**EXERCISE DESCRIPTION:**
Search the material below for the string "Stock". Return every line that holds it.

**DATA TO PROCESS:**
== == ==

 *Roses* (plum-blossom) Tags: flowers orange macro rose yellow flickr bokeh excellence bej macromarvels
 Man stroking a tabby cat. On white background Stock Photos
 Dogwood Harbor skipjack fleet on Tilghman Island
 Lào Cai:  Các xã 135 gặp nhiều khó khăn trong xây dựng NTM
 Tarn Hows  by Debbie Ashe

== == ==

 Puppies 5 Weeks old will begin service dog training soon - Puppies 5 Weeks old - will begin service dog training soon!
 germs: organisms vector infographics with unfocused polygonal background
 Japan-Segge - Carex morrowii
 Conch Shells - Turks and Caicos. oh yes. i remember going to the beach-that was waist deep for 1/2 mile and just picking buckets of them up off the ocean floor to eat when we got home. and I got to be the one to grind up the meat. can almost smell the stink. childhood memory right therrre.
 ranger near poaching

== == ==

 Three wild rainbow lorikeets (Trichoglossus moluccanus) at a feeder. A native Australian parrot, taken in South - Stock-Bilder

== == ==

**RESULT OF THIS EXERCISE:**
 Man stroking a tabby cat. On white background Stock Photos
 Three wild rainbow lorikeets (Trichoglossus moluccanus) at a feeder. A native Australian parrot, taken in South - Stock-Bilder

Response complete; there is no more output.